Well, well, well...where to begin?
First there was the sweep of the Detroit Tigers that was a long overdue three day period in which the Mets looked like a first division ballclub after a year long bottom-of-the-barrel scraping to try to stay out of last place.
Then came the first game against the Yankees and it was a, “Oops, here we go again!” moment when the club not only lost the game but also had their de facto ace starting pitcher to a batted ball that fractured his fibula. It was almost as if the baseball world was not going to allow the Mets and their fans have even a 4th day of positive feelings.
But what happened next no one anticipated. The Mets won games 2 and 3 of the Subway Series to take the bragging rights for the Citifield based side of the annual rivalry. There were a lot of Mets fans who became giddy about that and planned how best to needle and otherwise humiliate their Yankee fan rivals with the results.
From there the Mets moved onto Washington, DC to face the Nationals. As a club that typically doesn’t hit the upper echelon of the NL East, many felt the Mets would be able to build upon their Bronx Bomber momentum. For awhile it appeared more of the same old/same old performance but then the club blew it’s late game lead and fans were heading towards the edge of an elevated ledge.
When the 12th inning arrived with a runner on second base the Mets fans were hoping for at least a base hit to drive in the 7th run to take a 7-6 lead over Washington. Nowhere did anyone imagine the club would proceed to have a record setting 10-run outburst before the Nationals recorded the third out. At that point the club opted to use Craig Kimbrel for the theoretically game winning bottom of the inning. Although he allowed a run to score, the Mets finished the game with a 9-run margin of victory. Now that one felt like it was early season champagne worthy.

- **Supplied information**
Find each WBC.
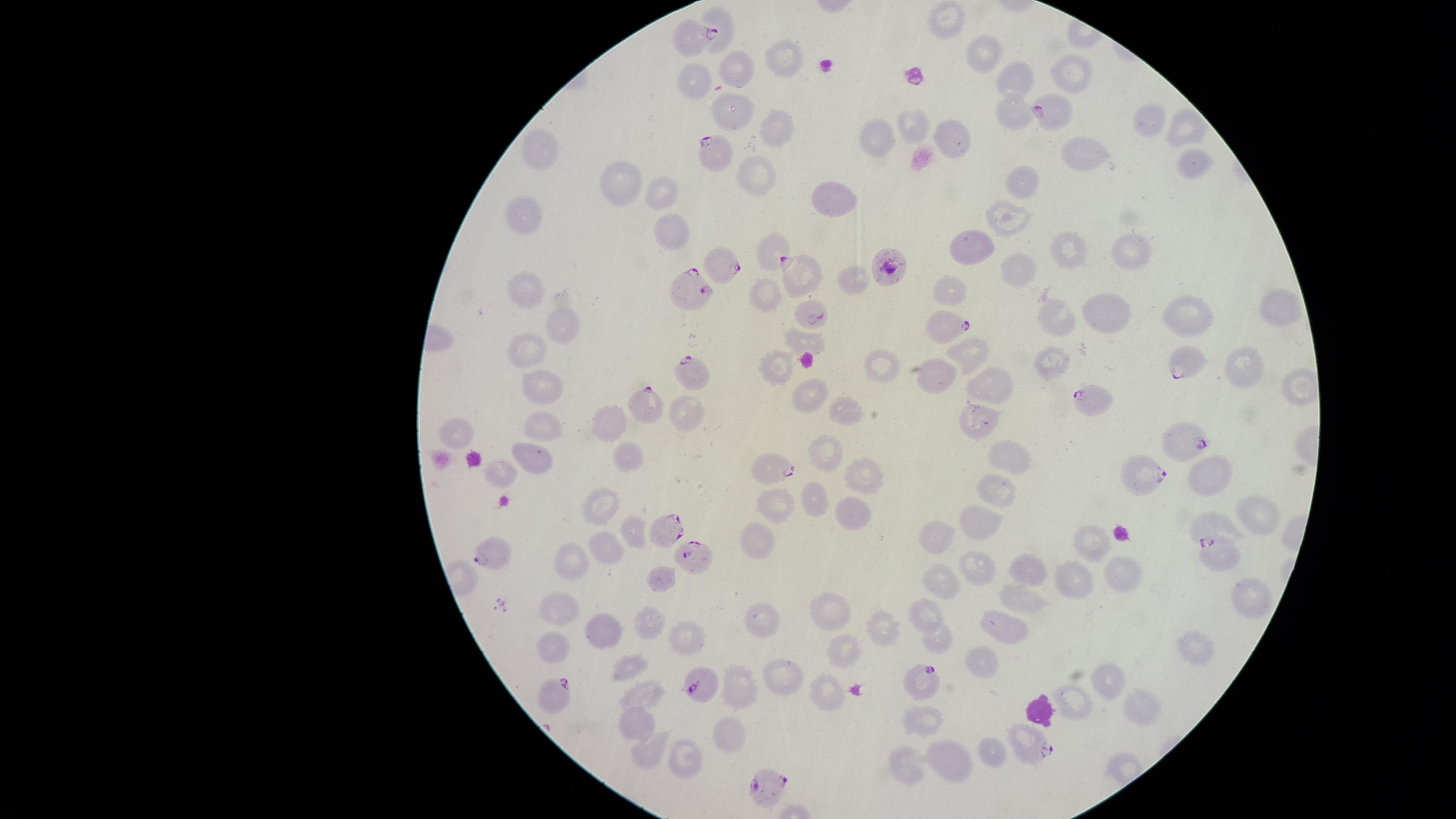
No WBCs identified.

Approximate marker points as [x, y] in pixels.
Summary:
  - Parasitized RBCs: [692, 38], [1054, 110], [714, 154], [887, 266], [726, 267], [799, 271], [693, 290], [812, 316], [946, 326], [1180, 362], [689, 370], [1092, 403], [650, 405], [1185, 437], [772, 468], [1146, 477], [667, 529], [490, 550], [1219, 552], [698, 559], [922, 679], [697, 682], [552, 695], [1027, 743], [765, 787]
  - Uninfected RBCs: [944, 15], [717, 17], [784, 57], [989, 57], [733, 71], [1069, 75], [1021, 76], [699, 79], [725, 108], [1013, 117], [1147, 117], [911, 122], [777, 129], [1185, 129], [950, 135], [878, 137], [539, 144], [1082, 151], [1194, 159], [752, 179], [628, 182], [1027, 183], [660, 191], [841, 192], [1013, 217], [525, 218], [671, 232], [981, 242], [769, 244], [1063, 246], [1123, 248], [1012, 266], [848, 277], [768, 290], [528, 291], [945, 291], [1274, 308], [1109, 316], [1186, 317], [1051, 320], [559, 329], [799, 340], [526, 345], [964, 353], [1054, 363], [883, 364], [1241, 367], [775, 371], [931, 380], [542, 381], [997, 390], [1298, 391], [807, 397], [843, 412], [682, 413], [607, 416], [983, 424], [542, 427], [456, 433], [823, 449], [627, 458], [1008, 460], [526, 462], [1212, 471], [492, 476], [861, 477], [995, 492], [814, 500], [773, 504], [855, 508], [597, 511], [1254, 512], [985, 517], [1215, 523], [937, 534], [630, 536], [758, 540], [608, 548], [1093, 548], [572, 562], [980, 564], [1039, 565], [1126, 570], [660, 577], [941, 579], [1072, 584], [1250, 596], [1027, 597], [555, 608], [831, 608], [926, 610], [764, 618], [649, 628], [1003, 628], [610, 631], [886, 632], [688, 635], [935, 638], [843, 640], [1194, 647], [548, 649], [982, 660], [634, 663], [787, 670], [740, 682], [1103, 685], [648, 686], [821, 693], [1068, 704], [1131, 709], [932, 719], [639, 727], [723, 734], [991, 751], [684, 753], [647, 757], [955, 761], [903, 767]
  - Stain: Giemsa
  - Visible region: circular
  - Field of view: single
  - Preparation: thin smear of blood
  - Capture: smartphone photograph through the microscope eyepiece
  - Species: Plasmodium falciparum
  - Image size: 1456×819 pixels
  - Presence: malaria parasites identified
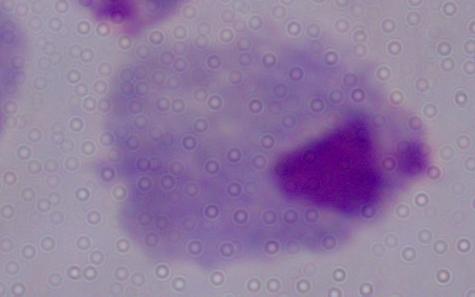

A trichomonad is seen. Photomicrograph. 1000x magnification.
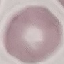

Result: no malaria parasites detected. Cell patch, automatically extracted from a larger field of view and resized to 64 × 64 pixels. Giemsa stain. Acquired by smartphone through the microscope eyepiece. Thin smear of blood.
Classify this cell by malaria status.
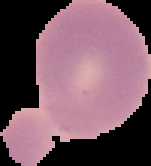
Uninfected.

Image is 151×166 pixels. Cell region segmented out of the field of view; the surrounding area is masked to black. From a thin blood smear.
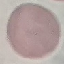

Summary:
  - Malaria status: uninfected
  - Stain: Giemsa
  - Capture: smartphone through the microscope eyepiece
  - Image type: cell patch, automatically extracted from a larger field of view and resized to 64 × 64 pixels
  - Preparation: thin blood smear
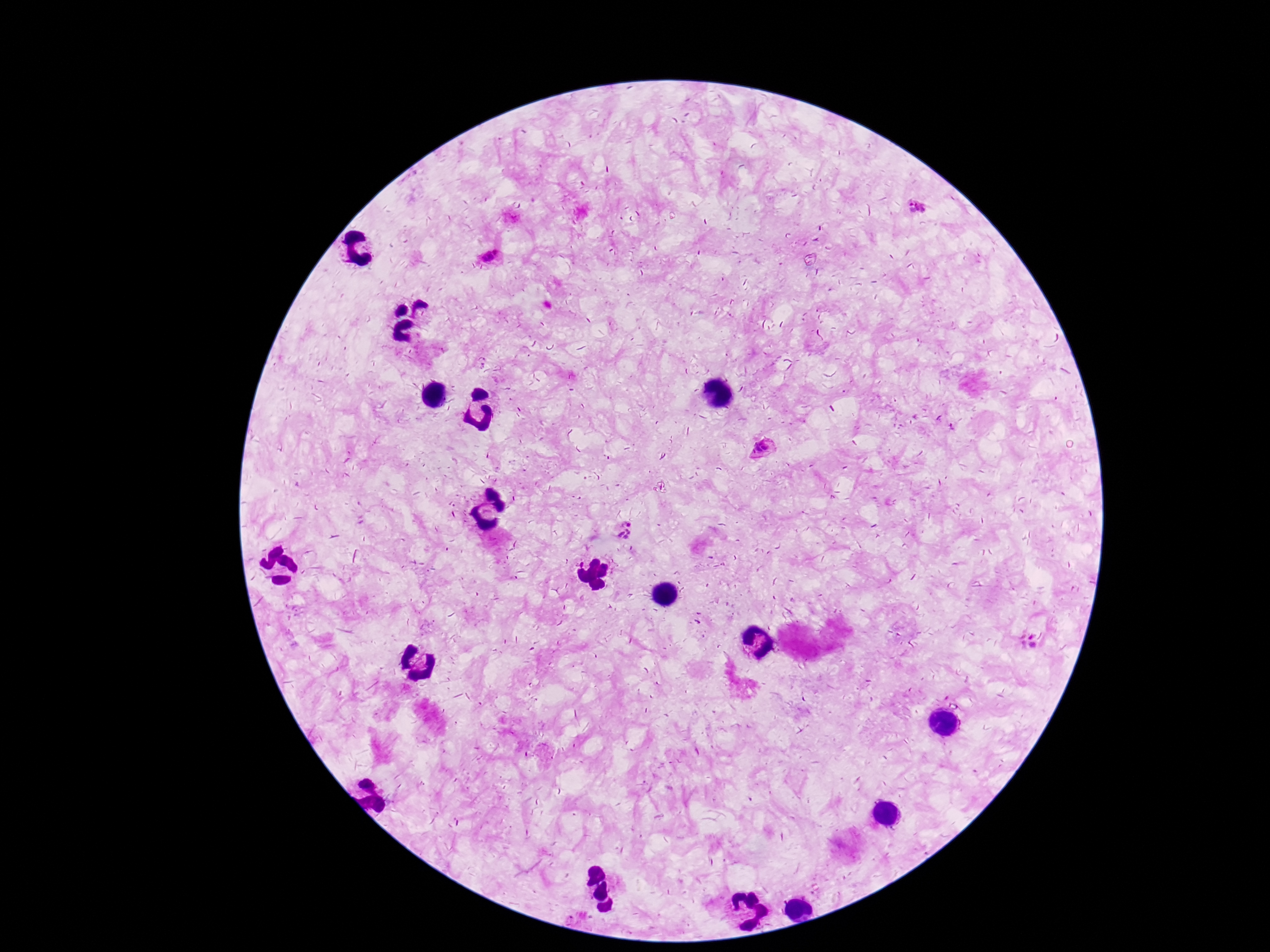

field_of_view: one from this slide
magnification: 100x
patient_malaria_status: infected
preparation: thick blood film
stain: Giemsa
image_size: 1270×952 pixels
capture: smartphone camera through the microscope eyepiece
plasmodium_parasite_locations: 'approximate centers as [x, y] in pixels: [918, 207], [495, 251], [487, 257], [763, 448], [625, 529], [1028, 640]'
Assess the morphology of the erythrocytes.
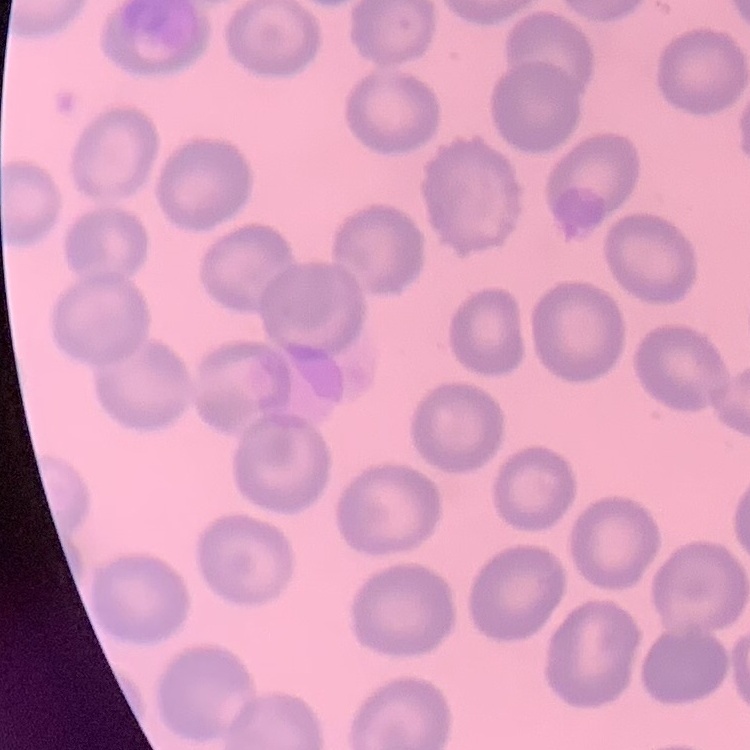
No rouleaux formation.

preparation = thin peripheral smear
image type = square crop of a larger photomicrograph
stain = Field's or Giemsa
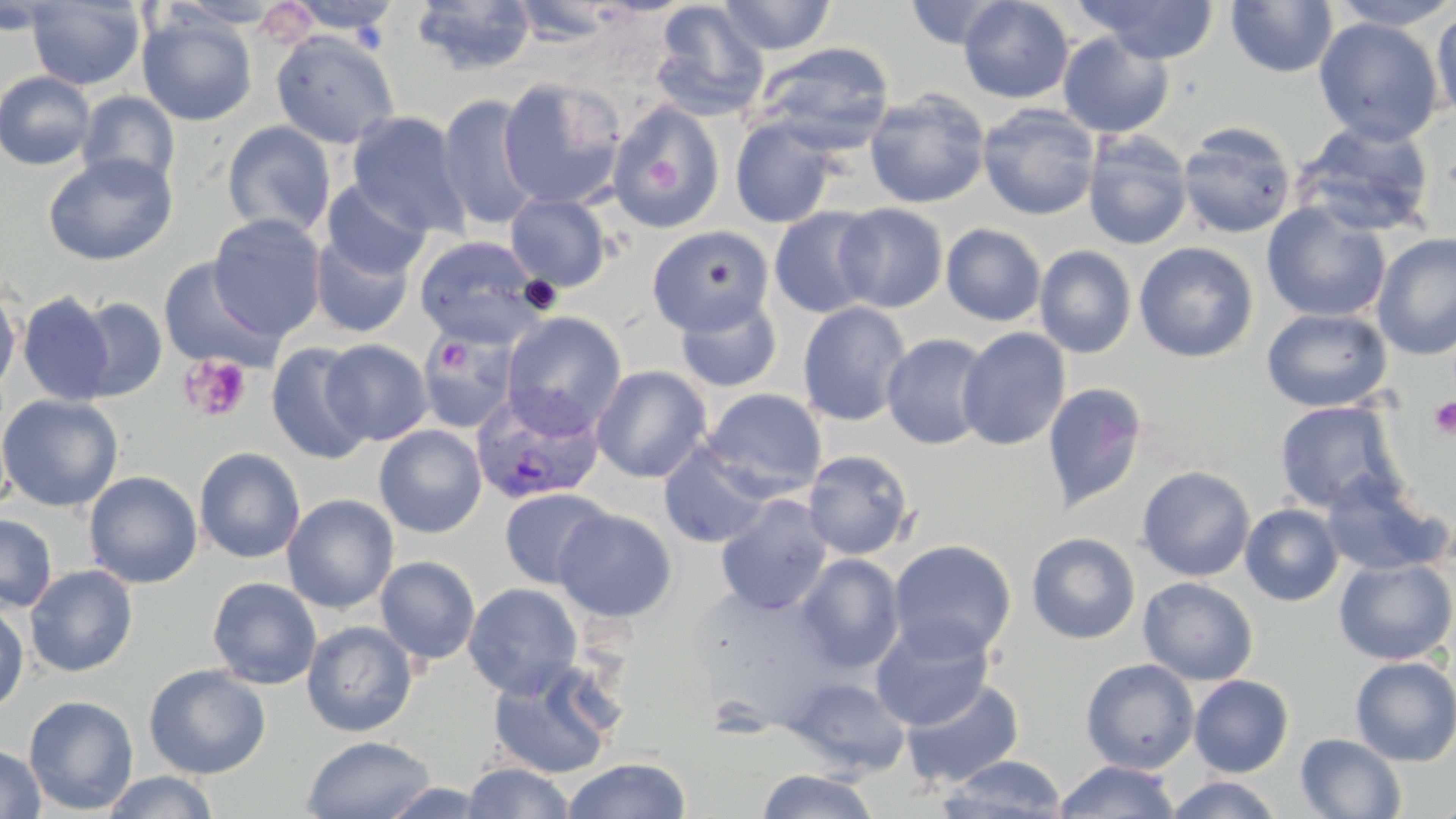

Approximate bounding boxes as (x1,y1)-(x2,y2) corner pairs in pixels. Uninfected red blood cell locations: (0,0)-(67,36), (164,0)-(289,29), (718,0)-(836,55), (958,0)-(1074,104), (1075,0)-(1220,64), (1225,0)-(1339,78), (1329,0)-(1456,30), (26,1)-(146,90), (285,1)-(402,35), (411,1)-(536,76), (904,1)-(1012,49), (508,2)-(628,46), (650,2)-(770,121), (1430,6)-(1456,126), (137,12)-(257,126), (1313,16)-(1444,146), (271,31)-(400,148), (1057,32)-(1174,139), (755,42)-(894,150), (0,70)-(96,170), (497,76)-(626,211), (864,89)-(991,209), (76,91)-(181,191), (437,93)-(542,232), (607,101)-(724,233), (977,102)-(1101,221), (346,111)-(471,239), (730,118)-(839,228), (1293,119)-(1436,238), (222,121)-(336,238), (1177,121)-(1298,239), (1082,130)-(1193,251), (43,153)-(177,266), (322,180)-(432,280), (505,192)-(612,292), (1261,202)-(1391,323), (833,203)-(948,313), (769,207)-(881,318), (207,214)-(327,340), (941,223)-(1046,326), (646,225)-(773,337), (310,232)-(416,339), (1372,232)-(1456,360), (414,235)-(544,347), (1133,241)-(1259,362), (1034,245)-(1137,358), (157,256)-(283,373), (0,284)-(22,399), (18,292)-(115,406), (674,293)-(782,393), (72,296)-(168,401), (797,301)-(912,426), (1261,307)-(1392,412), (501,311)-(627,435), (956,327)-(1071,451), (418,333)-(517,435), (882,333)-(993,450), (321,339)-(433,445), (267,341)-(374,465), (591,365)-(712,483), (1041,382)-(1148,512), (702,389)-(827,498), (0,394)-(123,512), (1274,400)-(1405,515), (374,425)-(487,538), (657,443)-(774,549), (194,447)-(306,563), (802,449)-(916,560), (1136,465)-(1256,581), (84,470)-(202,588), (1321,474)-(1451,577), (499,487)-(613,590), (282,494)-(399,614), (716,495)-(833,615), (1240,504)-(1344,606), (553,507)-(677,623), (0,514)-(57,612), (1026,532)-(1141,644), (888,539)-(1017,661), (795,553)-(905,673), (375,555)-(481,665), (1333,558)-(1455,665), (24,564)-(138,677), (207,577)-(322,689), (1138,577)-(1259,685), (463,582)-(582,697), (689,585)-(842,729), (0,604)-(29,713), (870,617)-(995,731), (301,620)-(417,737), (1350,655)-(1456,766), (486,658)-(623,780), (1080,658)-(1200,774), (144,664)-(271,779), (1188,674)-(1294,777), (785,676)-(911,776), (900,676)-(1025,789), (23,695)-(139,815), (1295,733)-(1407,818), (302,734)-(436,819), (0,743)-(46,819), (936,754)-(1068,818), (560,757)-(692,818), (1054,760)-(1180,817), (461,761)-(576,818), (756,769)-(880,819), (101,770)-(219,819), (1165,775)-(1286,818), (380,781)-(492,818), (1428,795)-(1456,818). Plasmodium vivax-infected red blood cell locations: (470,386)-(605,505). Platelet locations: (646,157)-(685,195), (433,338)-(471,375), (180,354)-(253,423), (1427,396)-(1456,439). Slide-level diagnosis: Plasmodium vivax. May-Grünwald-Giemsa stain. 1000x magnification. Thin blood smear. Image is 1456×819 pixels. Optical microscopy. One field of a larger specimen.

- **Do this**
In the baseball post, which pitcher did the Mets bring in for the bottom of the 12th inning against Washington? Please note that the listing comes from a separate source.

- **Exercise response**
Craig Kimbrel